チューチャイ・チョムタワット元警察中佐が、1995年(平成7年)から警察署長として赴任したタイ北部ミャンマーと国境を接するメーホンソン県のクンユアムは、悪名高きインパール作戦の出発基地であり、作戦失敗後の白骨街道の帰結地であった。チューチャイ氏は、同地に赴任してすぐに各家に日本兵たちの遺品がたくさん保管されていることに気がついた。
村人たちの話を聞いているうちに興味を掻き立てられた氏は、やがて遺品を集め、村人たちの話を書き留めて膨大な資料を収集した。そして集められた遺品はやがて、日本人有志の賛同も得て旧日本軍博物館として展示された。村人たちから聞き取り集められた話の数々は「第二次世界大戦でのクンユアムの人々の日本の兵隊さんの思い出」として一冊にまとめられた。

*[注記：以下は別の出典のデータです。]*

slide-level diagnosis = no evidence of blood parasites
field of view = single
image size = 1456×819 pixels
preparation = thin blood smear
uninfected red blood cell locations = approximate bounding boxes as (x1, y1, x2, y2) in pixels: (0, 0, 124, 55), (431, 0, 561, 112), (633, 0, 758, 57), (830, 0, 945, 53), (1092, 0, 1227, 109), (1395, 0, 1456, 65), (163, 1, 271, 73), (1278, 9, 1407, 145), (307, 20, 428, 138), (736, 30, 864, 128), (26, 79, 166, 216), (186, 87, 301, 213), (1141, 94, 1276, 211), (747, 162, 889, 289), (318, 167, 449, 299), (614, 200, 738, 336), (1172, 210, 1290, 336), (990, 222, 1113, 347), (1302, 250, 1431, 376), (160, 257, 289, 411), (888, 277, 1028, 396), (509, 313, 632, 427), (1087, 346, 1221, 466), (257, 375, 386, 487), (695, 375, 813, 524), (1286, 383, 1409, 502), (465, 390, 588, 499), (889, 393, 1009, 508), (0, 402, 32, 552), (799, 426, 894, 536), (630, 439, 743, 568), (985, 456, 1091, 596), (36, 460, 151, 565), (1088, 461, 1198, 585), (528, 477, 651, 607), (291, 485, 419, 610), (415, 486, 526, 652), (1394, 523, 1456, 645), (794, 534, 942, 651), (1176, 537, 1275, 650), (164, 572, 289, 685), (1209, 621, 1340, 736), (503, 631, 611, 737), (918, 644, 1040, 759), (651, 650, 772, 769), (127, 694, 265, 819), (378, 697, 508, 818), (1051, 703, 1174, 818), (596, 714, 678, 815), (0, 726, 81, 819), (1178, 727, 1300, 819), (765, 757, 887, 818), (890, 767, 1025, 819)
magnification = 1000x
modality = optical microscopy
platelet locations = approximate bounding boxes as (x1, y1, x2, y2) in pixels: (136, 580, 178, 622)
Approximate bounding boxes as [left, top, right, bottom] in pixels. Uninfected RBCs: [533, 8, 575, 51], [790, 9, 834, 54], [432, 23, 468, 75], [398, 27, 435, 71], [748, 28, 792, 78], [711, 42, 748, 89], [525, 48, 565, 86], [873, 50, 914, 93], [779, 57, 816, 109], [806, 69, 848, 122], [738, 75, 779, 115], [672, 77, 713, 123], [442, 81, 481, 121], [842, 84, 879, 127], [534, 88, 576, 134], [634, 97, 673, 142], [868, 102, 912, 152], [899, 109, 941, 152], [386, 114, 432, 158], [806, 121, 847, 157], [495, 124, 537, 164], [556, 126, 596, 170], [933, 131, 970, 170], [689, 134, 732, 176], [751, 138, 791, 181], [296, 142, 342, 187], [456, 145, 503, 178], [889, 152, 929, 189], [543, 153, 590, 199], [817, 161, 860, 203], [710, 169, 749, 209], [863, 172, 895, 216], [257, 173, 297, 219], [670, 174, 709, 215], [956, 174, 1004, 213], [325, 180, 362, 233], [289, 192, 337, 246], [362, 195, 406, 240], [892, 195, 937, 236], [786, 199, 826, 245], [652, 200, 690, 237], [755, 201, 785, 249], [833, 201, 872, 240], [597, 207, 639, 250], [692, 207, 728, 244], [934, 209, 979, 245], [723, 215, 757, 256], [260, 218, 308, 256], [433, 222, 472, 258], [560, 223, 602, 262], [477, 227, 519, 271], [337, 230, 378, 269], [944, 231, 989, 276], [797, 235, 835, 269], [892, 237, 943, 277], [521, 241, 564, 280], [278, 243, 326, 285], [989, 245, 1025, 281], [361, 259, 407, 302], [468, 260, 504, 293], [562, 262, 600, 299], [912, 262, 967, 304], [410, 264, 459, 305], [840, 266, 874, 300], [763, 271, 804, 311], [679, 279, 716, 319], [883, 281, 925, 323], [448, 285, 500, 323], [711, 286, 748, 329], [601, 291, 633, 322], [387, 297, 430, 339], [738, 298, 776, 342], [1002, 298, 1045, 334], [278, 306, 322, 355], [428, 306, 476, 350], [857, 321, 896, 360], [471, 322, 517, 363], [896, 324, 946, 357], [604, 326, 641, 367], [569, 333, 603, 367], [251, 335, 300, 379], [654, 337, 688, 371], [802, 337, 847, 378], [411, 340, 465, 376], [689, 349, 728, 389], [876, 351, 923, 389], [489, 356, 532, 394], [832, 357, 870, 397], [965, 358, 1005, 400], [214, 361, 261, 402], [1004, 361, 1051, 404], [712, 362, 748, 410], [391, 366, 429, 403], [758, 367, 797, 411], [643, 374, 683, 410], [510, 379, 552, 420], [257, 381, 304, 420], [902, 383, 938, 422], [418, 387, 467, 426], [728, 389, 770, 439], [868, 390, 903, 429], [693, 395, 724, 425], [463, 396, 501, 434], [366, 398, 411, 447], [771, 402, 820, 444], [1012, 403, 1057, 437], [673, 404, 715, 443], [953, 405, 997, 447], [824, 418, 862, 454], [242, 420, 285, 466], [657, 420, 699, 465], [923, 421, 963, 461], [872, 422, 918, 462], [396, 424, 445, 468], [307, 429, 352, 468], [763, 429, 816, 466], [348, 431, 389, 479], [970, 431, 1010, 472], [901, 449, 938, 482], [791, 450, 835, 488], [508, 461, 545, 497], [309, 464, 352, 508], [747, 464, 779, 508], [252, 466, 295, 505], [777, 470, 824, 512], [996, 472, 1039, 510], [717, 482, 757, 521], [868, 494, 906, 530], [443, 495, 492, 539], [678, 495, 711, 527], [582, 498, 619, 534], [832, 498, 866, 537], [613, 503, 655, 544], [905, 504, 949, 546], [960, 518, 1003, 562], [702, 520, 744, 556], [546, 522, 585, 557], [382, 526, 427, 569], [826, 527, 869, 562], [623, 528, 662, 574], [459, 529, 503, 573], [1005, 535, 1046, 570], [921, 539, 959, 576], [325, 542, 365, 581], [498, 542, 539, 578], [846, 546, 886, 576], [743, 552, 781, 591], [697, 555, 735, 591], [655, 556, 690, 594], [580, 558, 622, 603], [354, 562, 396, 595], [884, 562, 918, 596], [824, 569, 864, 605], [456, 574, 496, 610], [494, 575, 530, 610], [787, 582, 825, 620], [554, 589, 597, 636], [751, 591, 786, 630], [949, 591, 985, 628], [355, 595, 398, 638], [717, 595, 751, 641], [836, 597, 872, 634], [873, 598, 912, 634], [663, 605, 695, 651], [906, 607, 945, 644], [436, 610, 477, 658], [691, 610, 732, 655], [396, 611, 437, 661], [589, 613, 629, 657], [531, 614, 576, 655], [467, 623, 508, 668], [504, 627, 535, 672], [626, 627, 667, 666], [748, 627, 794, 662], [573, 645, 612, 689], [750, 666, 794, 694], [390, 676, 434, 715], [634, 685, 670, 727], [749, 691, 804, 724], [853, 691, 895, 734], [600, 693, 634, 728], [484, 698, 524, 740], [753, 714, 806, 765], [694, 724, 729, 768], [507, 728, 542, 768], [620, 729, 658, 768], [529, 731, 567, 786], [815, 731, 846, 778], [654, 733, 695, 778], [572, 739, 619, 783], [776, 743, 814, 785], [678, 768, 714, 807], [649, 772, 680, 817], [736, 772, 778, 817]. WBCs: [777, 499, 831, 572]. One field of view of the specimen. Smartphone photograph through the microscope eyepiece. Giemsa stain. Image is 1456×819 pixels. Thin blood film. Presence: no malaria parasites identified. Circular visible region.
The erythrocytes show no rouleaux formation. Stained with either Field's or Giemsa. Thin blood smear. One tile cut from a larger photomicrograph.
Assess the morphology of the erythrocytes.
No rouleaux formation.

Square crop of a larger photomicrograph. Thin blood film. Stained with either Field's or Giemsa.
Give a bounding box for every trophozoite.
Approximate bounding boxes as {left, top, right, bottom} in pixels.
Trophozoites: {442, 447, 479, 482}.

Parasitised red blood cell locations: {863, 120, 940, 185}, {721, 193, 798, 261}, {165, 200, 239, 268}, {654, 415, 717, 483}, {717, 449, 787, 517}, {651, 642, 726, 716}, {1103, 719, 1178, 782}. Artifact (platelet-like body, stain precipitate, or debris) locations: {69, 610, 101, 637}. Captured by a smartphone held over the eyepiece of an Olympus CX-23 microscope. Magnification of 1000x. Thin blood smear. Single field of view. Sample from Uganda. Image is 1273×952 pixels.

そこには、同じタイ国内カンチャナブリでの泰緬鉄道建設にまつわる旧日本軍の所業として、世界中に喧伝され、日本人ですら刷り込まれている戦時中の日本の姿とは全く違うストーリーが書き記されている。
当時タイ北部国境のクンユアム周辺でも、ミャンマーへ通じる道路整備が行われ、タイ人のほか外国人労働者も多く動員されていた。しかし、チューチャイ氏が聞き取った話の中に、カンチャナブリのような悲劇的な話はない。
そこには、日本兵と村人たちとの友情や日本兵とタイ人女性との悲恋や心の触れ合いが多く語られている。しかし、こうした話は残念ながら現在に至るまでほとんどの日本人は知らない。そして、その記録を後世に残すことに生涯をかけた一人のタイ人がいたこともだ。
現在、チューチャイ氏の著書はアマゾンなどでも購入できるので、ぜひご一読いただければと思う。そこに何を思い至るのかは、読者の判断に委ねるのみだが、そこには、紛れもなく日本人が知るべき歴史の真実があることを、少しでも多くの日本人に知ってもらいたいとの願いが込められている。
なお、現在クンユアムに設立されているタイ日友好記念館は、チューチャイ氏が集めた遺品の数々が展示されているものの、氏が伝えたかった趣旨とは遠く離れたものとなっている。このためチューチャイ氏は生前、今一度チェンマイの地に戦争博物館を設立したいと奔走していた。
しかし、その志半ば2016年1月18日に逝去されてしまった。私は幸いにも、生前のチューチャイ氏にインタビューし、直接お話を聞く機会を得ることができた一人として、その思いを伝えるべく本稿を執筆している。そして今後も、折に触れチューチャイ氏が書き残した想いを書き伝えていきたいと思う。